Alejandro’s jaw slackened. “Is that . . . is that how you feel?”

Raising my eyebrows, I crossed my arms. “Why wouldn’t I? You were at the wedding. You saw.”

His eyebrows drew together as sweat dripped down his temple. He swiped it away with his sleeve and turned his face away, shaking his head. “Jesus, Natalia . . . I mean, you should really ask him about all of this. Don’t let him off the hook until he explains what we do here.”

“You just told me we’re allowed to talk.”

“We are,” he said. “But it doesn’t feel like my place to explain. When Cristiano gets back, try putting aside what you’ve heard and go in with an open mind.”

“Will it change the fact that I’m here against my will?” I didn’t expect an answer, but I wanted Alejandro to see things from my side. I sighed. “Forgive me if I find it hard to keep an open mind.”

Alejandro glanced at the ground, looking uncomfortable. “I get it, I do. But if you could just try . . .”

“If you think this is about anything other than Cristiano’s need for power and control,” I said, “you need your head checked.”

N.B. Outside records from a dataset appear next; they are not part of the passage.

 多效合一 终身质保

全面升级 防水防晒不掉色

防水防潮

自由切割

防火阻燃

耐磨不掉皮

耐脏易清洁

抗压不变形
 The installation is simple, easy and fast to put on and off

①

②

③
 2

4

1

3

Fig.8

“I do,” he said, squatting to tie his shoelace and then glancing up. “I mean, the first part . . . not the head check. Cristiano is a control freak. He needs to live in that space—he’s a provider and a guiding light for more people than I can count. Sometimes, it’s destructive. But in some cases, it can save lives.”

“Destructive,” I repeated, frowning. “Do you know what I gave up to be here? I loved someone else. I had a future with him—”

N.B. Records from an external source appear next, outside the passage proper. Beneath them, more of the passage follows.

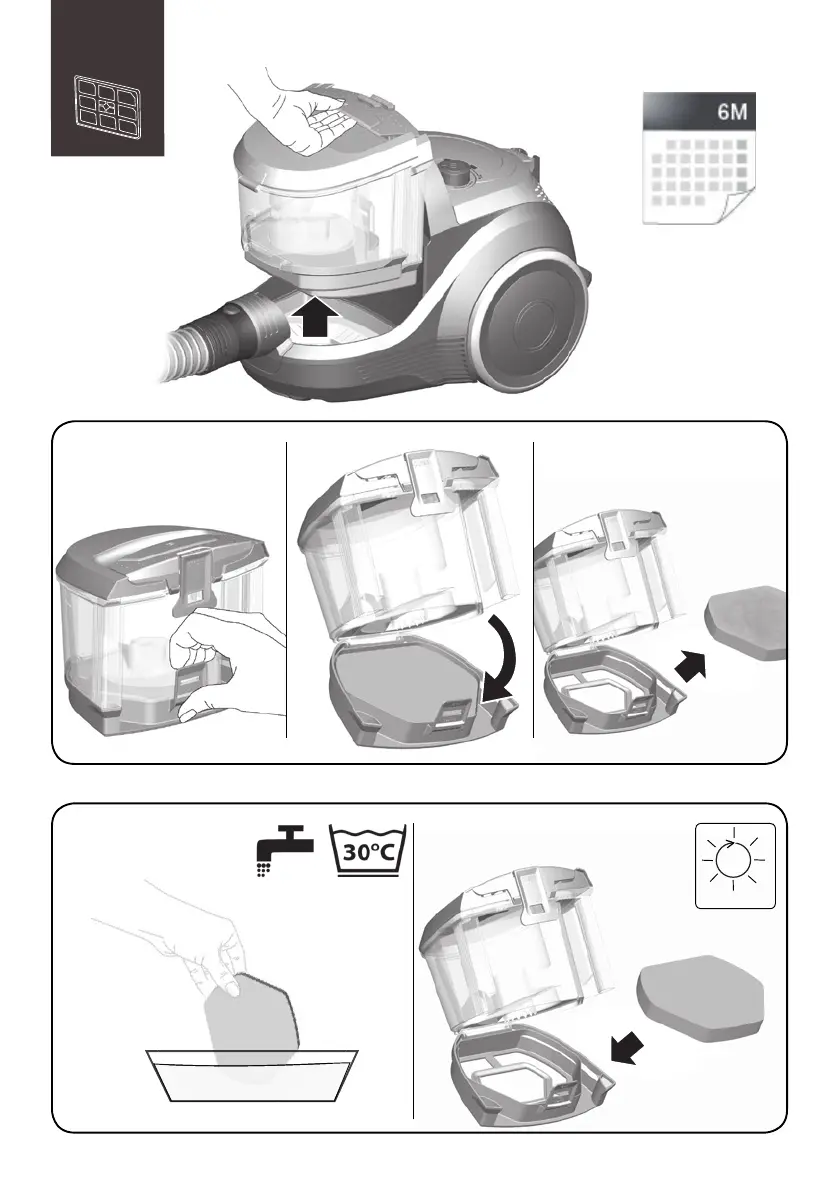 6M

30°C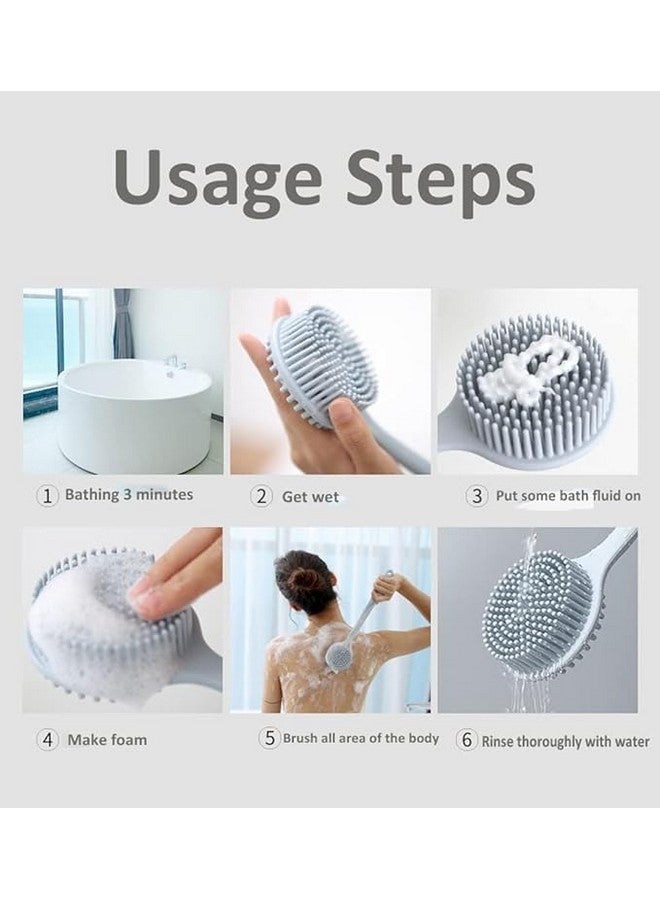 Usage Steps

1 Bathing 3 minutes

2 Get wet

3 Put some bath fluid on

4 Make foam

5 Brush all area of the body

6 Rinse thoroughly with water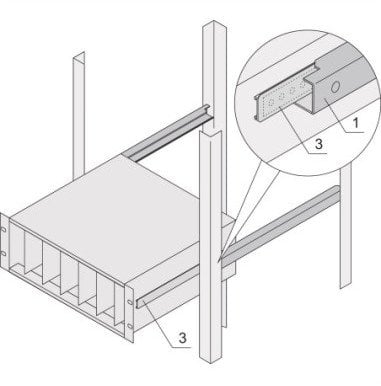 1
3
3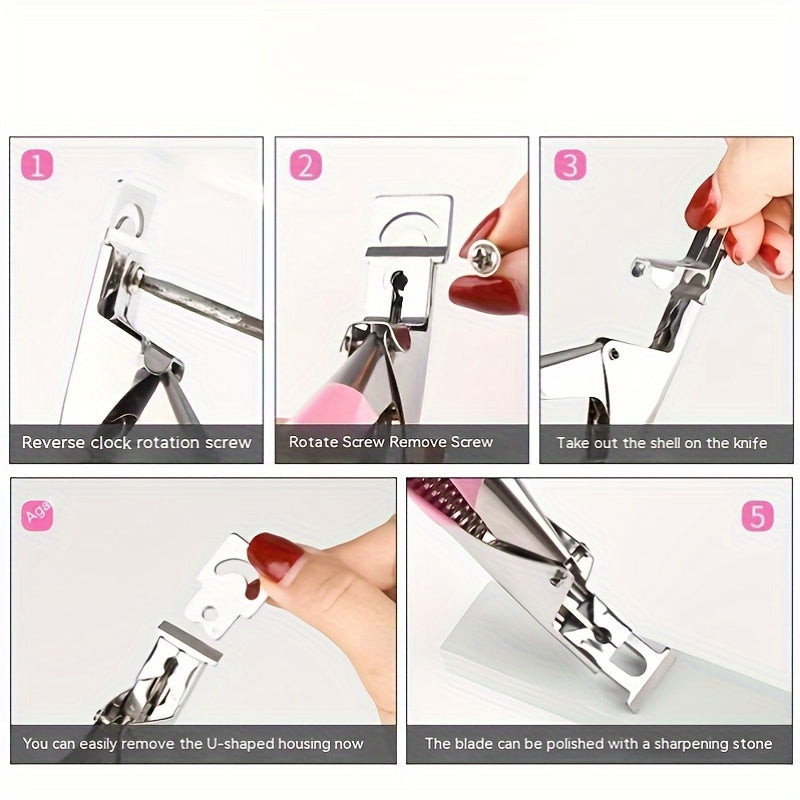 1
Reverse clock rotation screw

2
Rotate Screw Remove Screw

3
Take out the shell on the knife

Aga
You can easily remove the U-shaped housing now

5
The blade can be polished with a sharpening stone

“Diego’s a piece of shit.”

My mouth fell open. My reflex was to block the insult, to defend the man I was going to marry, but even hearing his name lit a fire inside me, and not the kind it used to. Diego had done awful, unforgivable things, but that had nothing to do with this. “The point is, now I’m here, spending my days wandering around a house that isn’t and never will be, mine. I’m learning how to defend myself in case anyone, including my ‘husband,’ tries to hurt me.”

Alejandro rose slowly, a frown tugging the corners of his mouth. “He wouldn’t hurt you, not ever.”

“He already has.”

“How?” he asked. “You tell me right now if Cristiano has put his hands on you. I would kill him. He may be rough around the edges, but he’s making an effort.”

Taken aback by the vehemence in his voice, I scoffed. This was making an effort? Cristiano had held a knife to my throat in this very spot. He’d pointed a gun at my head as a child and had left me in the dark to fend for myself. A week ago, he’d almost killed me in a warehouse fire.